Confiança na democracia é mais importante para coesão social que a confiança do investidor
Professor de economia da Unifesp e doutor em economia do desenvolvimento pela FEA-USP
Desde sua vitória, em 30 de outubro de 2022, mercado e imprensa vêm pressionando Lula a indicar uma equipe econômica liberal e a sinalizar austeridade fiscal. Nem mesmo os atos terroristas do domingo (8) deram trégua à pressão.
Pesquisas mostram que Lula sai do episódio fortalecido politicamente. Para o mercado, isso pode diminuir a força da oposição em moderar a agenda econômica do governo. Mas o que explica tamanha histeria diante de um governo que mal começou? Destaco quatro razões.
O ministro Fernando Haddad (esq.) e o presidente Lula - Adriano Machado - 9.dez.22/Reuters |
O primeiro motivo é a mudança no ritmo de alienação dos ativos do Estado e da distribuição acelerada de dividendos da Petrobras, estreitando o espaço de acumulação financeira de nossas elites econômicas.
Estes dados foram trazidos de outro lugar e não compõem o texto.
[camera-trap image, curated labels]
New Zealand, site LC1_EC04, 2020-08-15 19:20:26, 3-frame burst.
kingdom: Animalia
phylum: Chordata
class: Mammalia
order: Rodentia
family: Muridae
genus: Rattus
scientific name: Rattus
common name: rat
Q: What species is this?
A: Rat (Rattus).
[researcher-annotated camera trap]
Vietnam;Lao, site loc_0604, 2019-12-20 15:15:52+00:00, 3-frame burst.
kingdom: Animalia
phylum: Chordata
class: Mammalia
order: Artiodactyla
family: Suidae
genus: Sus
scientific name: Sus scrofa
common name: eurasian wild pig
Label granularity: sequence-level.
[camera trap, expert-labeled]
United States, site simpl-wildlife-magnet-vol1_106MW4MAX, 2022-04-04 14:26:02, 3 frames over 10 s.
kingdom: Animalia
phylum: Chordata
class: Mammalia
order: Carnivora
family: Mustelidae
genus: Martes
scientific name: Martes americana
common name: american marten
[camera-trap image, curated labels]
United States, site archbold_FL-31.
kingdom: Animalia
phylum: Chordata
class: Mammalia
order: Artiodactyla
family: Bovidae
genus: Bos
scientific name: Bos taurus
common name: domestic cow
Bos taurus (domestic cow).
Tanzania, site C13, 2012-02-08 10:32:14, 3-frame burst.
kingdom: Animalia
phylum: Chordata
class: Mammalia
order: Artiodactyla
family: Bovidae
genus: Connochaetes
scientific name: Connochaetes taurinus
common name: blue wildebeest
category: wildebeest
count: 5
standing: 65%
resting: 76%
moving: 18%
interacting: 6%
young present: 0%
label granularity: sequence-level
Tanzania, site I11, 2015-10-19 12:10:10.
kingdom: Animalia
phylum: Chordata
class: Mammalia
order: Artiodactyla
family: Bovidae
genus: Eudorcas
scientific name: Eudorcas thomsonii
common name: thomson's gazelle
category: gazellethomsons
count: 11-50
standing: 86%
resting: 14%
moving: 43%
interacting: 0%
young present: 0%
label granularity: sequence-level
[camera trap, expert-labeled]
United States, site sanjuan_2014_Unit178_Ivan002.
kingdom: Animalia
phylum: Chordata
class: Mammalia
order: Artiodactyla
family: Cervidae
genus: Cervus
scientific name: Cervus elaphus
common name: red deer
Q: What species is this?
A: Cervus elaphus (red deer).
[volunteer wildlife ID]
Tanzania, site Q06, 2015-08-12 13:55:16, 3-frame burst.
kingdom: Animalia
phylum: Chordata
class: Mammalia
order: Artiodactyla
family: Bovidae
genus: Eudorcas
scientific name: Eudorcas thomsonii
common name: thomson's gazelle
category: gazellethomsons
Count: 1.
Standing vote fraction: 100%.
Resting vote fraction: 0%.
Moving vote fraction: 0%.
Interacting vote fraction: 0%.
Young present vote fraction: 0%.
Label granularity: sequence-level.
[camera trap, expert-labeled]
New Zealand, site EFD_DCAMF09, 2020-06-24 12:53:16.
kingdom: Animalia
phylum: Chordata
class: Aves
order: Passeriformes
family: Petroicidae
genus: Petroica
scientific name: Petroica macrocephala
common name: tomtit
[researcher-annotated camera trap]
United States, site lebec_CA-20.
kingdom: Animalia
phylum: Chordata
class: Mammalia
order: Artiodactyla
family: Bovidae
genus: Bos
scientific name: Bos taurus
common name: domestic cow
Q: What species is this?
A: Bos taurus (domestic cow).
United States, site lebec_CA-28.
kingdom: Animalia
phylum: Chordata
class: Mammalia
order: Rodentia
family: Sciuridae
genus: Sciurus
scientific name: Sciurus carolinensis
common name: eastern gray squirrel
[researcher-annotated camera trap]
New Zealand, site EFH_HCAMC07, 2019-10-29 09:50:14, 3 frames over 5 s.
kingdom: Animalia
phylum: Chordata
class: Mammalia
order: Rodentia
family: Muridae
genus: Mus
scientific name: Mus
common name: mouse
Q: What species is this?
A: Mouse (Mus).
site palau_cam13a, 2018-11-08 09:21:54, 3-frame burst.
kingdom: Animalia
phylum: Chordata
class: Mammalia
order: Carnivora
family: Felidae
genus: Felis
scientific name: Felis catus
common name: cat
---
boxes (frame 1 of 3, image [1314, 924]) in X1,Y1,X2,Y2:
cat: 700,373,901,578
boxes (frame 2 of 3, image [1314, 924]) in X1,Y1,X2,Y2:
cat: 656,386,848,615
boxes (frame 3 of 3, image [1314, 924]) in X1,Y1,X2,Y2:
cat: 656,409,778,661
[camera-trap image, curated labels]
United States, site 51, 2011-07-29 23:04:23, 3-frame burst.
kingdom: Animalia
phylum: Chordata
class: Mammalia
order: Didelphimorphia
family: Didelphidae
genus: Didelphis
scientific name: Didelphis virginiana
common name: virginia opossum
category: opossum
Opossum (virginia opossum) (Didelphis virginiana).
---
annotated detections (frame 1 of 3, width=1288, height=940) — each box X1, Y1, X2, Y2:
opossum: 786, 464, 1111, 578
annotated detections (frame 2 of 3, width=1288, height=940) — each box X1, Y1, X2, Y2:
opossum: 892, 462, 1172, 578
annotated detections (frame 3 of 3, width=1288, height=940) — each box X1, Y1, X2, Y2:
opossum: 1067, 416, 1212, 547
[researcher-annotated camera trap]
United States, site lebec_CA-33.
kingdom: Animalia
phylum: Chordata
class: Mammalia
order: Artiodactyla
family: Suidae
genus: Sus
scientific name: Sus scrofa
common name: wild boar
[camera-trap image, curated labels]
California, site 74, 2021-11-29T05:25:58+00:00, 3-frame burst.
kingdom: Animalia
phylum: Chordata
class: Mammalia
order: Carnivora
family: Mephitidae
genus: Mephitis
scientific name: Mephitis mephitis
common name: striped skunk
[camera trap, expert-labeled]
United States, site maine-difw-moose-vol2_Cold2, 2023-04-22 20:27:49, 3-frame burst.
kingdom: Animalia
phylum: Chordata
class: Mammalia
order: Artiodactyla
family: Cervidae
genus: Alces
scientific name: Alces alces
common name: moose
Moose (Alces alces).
Por inovar muito pouco, o setor privado pressiona pela privatização de empresas de energia elétrica, saneamento, refino de petróleo etc, combinada com mudanças regulatórias favoráveis. Com o custo fixo dos investimentos iniciais já foi amortizado, tais operações são muito atraentes.
O segundo motivo é a discussão do novo marco fiscal, que passou a incluir o lado da receita no conceito de responsabilidade fiscal que o mercado usa e buscará elevar a alíquota efetiva de impostos sobre a renda dos mais ricos.
Ademais, a reforma tributária em discussão traz efeitos ambíguos: eleva a eficiência econômica do sistema, mas gera muita redistribuição setorial da carga tributária, pesando mais sobre o agronegócio e sobre vários segmentos do setor de serviços.
O terceiro problema é teórico (na verdade, é ideológico, mas fiquemos nas aparências, por conveniência). O mercado tem convicção —mas não tem provas— de que qualquer expansão fiscal causará inflação, mesmo em cenário de ociosidade na indústria e no mercado de trabalho (8% de desemprego). As causas da inflação de 5,79% em 2022 estão na pressão de custos importada e na alta volatilidade dos alimentos, não no fiscal. Aliás, uma reforma do regime de metas, alinhando-o à experiência internacional, seria de grande valia para nossa estabilidade macroeconômica.
O motivo final é de ordem teológica. A fé dos agentes de mercado repousa sobre um totem: o teto de gastos. O mercado inventou o pecado, mas reserva o perdão para os seus. Apenas os dribles de Guedes na regra consumiram, em quatro anos, o que sua reforma da Previdência prometia poupar ao longo de uma década.
Agora exige-se que o novo governo ajoelhe no altar da austeridade e reze a velha cartilha liberal. Ao abrir espaço para Haddad recompor gastos públicos em áreas essenciais, a licença obtida no Congresso Nacional e no Supremo foi tachada de "gastança". Vejamos outro exemplo.
O mercado reagiu mal à decisão —na minha opinião, acertada— de adiar em 60 dias a volta dos tributos federais (PIS/Cofins e Cide) sobre combustíveis. Com a recomposição dos impostos estaduais, o retorno gradual dos federais impede o salto da inflação. O custo fiscal desse adiamento (cerca de R$ 8,6 bilhões) seria menor do que o da elevação da taxa Selic pelo Banco Central, em resposta ao salto estimado em 0,5% da taxa de inflação de 2023 (em torno de R$ 34 bilhões). Estimativas catastróficas de mercado cravam custo de R$ 120 bilhões e já vislumbram a explosão da dívida pública.
Exageros desse tipo já foram vistos no passado e, nesse contexto, beiram o terrorismo. Com apenas dez dias de governo, cresce a pressão para que Lula priorize eliminar o déficit fiscal ante o déficit social.